Green Gratto
Green Gratto (inside) held off Unified to win the 2017 G1 Carter Handicap on Saturday. Photo by Joe Labozzetta/NYRA.

Comes word that Green Gratto is set to return to racing.

The 10-year-old New Jersey-bred last raced in 2018, and he last won a race April 8, 2017. He’s raced 65 times, owns nine wins, and in his career earned more than $1.1 million.

And this is why racing can’t have nice things.

Green Gratto was never a great horse and often was put in spots where he didn’t fit. But on his best days, he was a pretty darn good horse. April 8, 2017 was one of those best days; it’s the day he won the Grade 1 Carter Handicap by a neck at odds of 54-1.
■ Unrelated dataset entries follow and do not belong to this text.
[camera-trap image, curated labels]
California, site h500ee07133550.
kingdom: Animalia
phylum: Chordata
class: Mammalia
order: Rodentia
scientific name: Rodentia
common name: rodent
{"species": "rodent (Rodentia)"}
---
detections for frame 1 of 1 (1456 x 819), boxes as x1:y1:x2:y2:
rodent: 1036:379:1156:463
That was his second graded win in three starts, following his score in that January’s Grade 3 Toboggan. And it was the third, and final, graded win of his career.

Like we said: not a great horse, but a pretty darn good one. Not too shabby for a runner who dropped into maiden claiming company – twice – to earn his diploma.
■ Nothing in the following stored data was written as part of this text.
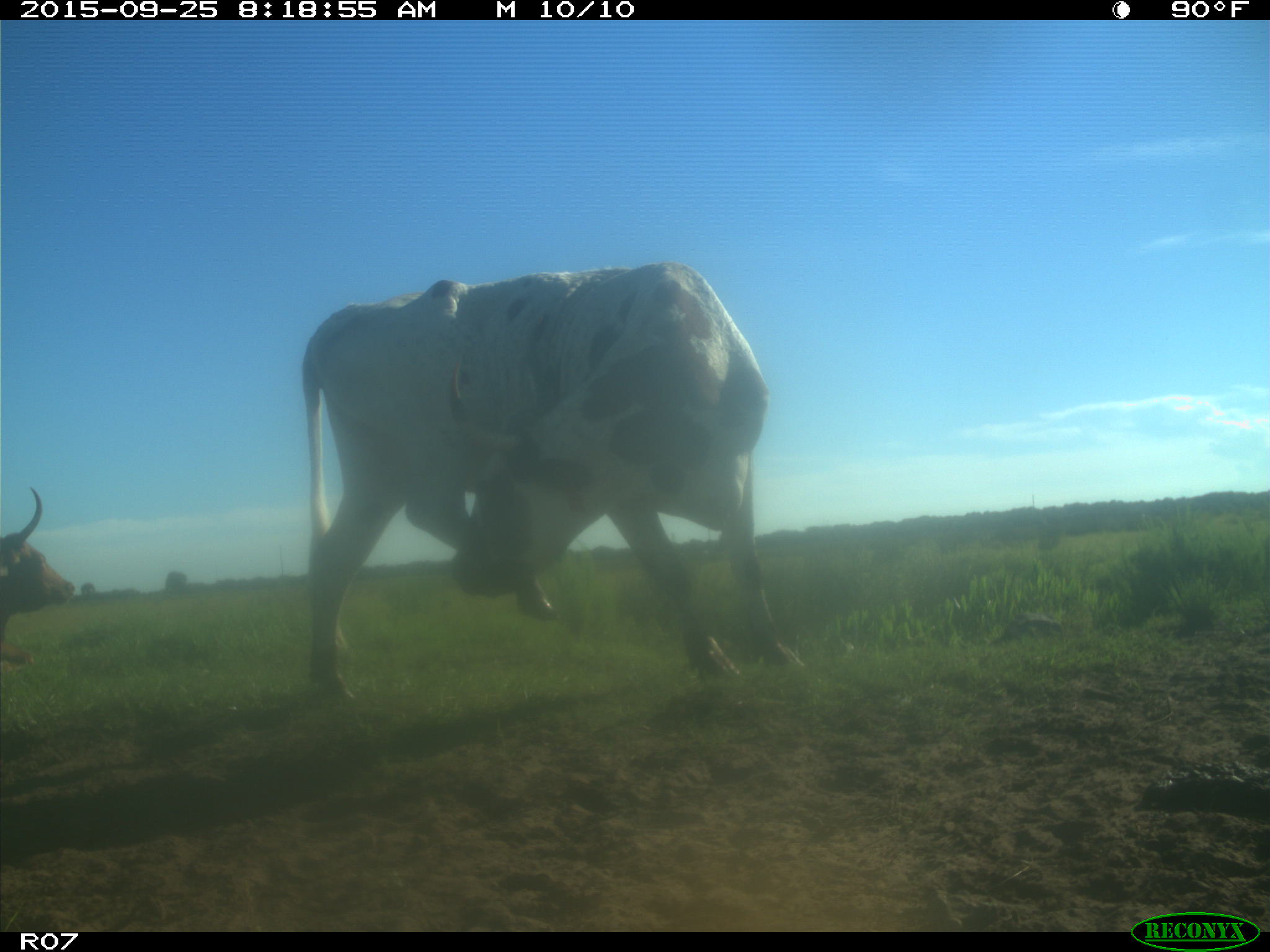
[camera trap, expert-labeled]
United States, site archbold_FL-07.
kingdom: Animalia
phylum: Chordata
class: Mammalia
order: Artiodactyla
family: Bovidae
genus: Bos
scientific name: Bos taurus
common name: domestic cow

Green Gratto was retired following 12 consecutive defeats after his win in the Carter. In title defenses in the Carter and Toboggan, he finished 11th and sixth, respectively. It was pretty clearly time for the then-eight-year-old to enter the next phase.

And now – with different connections – he’s back in the entries.
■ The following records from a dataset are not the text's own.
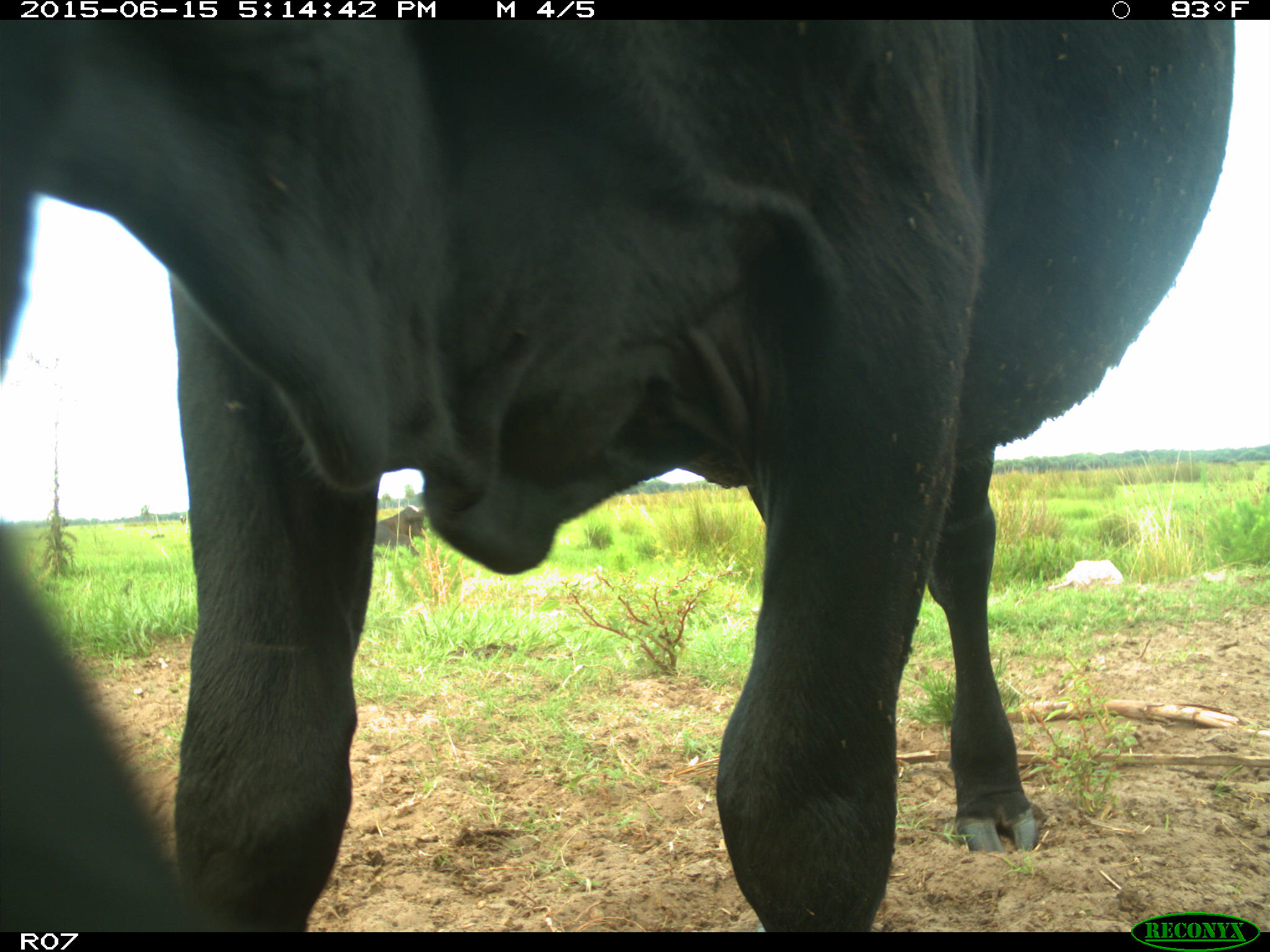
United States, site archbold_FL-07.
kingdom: Animalia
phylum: Chordata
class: Mammalia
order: Artiodactyla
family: Bovidae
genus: Bos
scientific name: Bos taurus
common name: domestic cow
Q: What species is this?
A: Bos taurus (domestic cow).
In his first career, Green Gratto raced for trainer Gaston Grant, who, along with his brother Anthony Grant, owned him.

This time around, it’ll be for trainer Kathleen O’Connell and owners Norman and Liz Wilson, who race as Oakleaf Farm.

“I know the big uproar it caused the last time he was entered, but I think everyone needs to know that this is best for the horse and he has a forever home here,” Norman Wilson told the Daily Racing Form.

Green Gratto is in an optional claiming race for Jersey-breds Sunday, August 9 at Monmouth Park; he’s in for the $20,000 tag and is 8-1 on the morning line.

An effort to turn Green Gratto into a stallion failed – he proved to be infertile – and the Wilsons said that he then grew listless and dispirited on the farm. Hence, the return to the racetrack.

Let’s assume goodwill on the part of all the players: that Green Gratto really needed a job and that the owners and trainer are doing their level best for the horse.

Even so: it’s why racing can’t have nice things.

Because if something does happen to the horse, the problem doesn’t just belong to the Wilsons and O’Connell.

No, the problem will belong to racing as a whole.

For one thing, those arguments – that he needs a job, that he has a “forever home” – ring hollow. There are certainly other jobs available – witness 14-year-old Counter Move, who became an outrider’s pony after racing until he was 11 and earning over $400,00 – to a horse that needs one. And a forever home is hard to guarantee in the claiming ranks, in which anyone with enough money can grab him.

More broadly, how does one explain to the public that a 10-year-old who hadn’t raced in two years and hadn’t won in three needs to resume racing?

How to explain that it’s appropriate for a veteran campaigner who’s a millionaire to show up for a mid-level claiming tag that’s far beneath his most recent competitive level?

In fact, you can’t.

It’s the Wilsons’ choice, of course; it’s their horse. But there’s no argument that will convince anyone not already completely immersed in racing that this is a good idea. It’s a move that’s virtually all downside.

What’s more, while what little upside there is belongs entirely to the connections, the downside is socialized. The connections may lose a horse, but the sport as a whole will pay the public relations freight if something goes wrong.

So we’ll keep our fingers crossed that someone – New Jersey’s stewards, Monmouth Park management, or the Wilsons themselves – comes to their senses and scratches the old-timer. Failing that, we’ll hope for the best – whatever that might mean.